Bad as this third kind of “patriotism” is, it constitutes Enlightenment compared to the fourth. The most toxic of all, the fourth is simply love of power and domination over others tarted up in patriotic rhetoric. It is exemplified by Jonah Goldberg, editor of the “conservative” National Review Online (NRO) in his comment on April 23, 2002:
“I’ve long been an admirer of, if not a full-fledged subscriber to, what I call the “Ledeen Doctrine.” I’m not sure my friend Michael Ledeen will thank me for ascribing authorship to him and he may have only been semi-serious when he crafted it, but here is the bedrock tenet of the Ledeen Doctrine in more or less his own words: ‘Every ten years or so, the United States needs to pick up some small crappy little country and throw it against the wall, just to show the world we mean business.'”
This is the philosophy of the thug. The so-called “neo-conservatives” like Michael Ledeen, and the so-called “conservatives” like Goldberg who support them, exemplify this most subversive of patriotic poses. They glorify our country’s power while undermining the well-springs of that power. They are excitied by our capacity to impose our will and kill those who diagree. They argue the President is above the law, an American Caesar, and that the principles our country was founded on cannot withstand an attack by 19 Arab fanatics. “Everything has changed” they intone learnedly. Nor are they simply ideological hacks like Goldberg. They include some of our highest officials.

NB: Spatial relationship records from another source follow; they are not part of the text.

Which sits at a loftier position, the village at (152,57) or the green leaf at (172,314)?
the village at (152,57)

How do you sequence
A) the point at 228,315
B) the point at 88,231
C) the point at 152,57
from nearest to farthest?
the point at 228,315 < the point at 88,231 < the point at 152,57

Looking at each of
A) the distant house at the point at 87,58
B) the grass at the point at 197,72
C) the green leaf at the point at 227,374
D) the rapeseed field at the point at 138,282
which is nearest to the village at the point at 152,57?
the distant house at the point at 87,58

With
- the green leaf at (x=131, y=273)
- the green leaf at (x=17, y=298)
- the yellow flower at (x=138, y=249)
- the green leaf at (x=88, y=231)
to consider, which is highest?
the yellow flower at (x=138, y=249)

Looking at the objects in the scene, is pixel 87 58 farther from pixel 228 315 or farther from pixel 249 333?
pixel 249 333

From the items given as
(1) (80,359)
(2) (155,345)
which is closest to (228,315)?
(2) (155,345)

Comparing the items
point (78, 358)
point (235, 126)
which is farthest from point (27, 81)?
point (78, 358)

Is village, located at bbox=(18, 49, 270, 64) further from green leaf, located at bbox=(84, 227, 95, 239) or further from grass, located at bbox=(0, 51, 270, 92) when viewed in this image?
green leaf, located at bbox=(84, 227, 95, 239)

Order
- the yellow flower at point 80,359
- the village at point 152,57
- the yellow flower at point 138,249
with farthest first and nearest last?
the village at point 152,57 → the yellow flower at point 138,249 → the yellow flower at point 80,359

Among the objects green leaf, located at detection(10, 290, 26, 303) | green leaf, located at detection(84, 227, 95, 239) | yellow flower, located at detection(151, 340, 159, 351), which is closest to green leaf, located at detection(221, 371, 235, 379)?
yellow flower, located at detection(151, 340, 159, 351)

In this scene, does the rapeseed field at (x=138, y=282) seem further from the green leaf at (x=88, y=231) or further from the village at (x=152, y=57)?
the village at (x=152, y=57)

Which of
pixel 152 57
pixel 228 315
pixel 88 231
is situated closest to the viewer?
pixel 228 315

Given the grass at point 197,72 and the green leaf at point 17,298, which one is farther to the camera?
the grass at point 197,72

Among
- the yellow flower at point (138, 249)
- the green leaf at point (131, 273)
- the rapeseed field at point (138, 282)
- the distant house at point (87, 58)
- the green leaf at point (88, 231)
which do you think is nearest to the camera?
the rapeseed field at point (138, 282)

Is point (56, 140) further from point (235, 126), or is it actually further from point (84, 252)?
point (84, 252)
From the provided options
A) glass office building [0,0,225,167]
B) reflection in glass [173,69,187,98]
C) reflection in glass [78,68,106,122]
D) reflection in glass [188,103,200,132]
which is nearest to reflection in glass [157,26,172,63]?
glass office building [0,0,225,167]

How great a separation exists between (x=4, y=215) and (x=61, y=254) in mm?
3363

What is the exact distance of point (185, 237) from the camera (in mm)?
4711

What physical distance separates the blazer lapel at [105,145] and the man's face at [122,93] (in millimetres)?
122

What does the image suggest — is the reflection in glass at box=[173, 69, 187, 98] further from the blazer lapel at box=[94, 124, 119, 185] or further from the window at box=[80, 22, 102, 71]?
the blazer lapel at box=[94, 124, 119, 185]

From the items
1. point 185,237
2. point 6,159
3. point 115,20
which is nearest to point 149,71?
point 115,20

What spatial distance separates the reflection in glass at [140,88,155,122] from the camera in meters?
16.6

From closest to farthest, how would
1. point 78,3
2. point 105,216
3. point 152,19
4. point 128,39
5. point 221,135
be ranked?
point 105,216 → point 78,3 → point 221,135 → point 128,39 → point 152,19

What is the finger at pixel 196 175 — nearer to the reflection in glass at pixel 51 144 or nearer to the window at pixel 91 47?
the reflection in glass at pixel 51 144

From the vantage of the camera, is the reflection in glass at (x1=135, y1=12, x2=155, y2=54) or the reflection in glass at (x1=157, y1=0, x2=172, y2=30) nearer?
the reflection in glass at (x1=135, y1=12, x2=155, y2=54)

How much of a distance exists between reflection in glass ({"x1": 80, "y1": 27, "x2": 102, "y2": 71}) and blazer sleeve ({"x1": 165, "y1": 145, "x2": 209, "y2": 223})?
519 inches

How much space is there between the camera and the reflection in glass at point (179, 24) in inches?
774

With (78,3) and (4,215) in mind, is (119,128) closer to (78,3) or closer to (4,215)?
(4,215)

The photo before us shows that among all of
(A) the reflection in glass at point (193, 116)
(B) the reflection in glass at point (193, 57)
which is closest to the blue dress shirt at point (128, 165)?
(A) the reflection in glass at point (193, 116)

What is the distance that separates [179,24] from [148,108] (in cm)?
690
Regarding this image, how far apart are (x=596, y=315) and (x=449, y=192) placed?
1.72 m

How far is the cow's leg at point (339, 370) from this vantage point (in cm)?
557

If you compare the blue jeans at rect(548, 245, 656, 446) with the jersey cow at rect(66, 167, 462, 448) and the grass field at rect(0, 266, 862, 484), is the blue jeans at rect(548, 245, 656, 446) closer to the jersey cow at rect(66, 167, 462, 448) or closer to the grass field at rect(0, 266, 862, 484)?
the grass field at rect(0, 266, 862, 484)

worst of all, these people use genuine patriotism to undermine itself, as when George Bush justified or attack on Iraq in the name of America’s democratic principles when the true reason was to seize control of oil regardless of the Iraqi people’s desires. The truth of his intentions came out when he stated we should plan to occupy Iraq for 50 years. Democratically speaking, a majority of Iraqis and a majority of Americans want us out.
Further, by claiming that patriotism is only genuine for those who support them, they split our nation, weakening it internally. They equate themselves with the country as a whole, the better to force their way on others.
Their true supporters can be found at the popular level when we encounter people like those proudly drive their high mileage SUVs, telling us with a mixture of belligerence and anger that they oppose fuel efficiency and prefer that Americans and Iraqis alike die in endless war so they do not have to sacrifice the sense of potency they obtain sitting over more horsepower than any one reasonably is likely to need. Not for is the smallest sacrifice to make American free from Middle Eastern and other despots. Nor do these “patriots” evidence much concern for our country’s founding principles when they cheer on those who trample them. These self-proclaimed “patriots” are the true base of the contemporary Republican Party.
This fourth kind of “patriotism” undermines first two and is ultimately unconcerned with the third. Those adhering to it are among our country’s most dangerous enemies. One of the saddest aspects of politics today is that so many well-meaning Americans still believe these people love their country.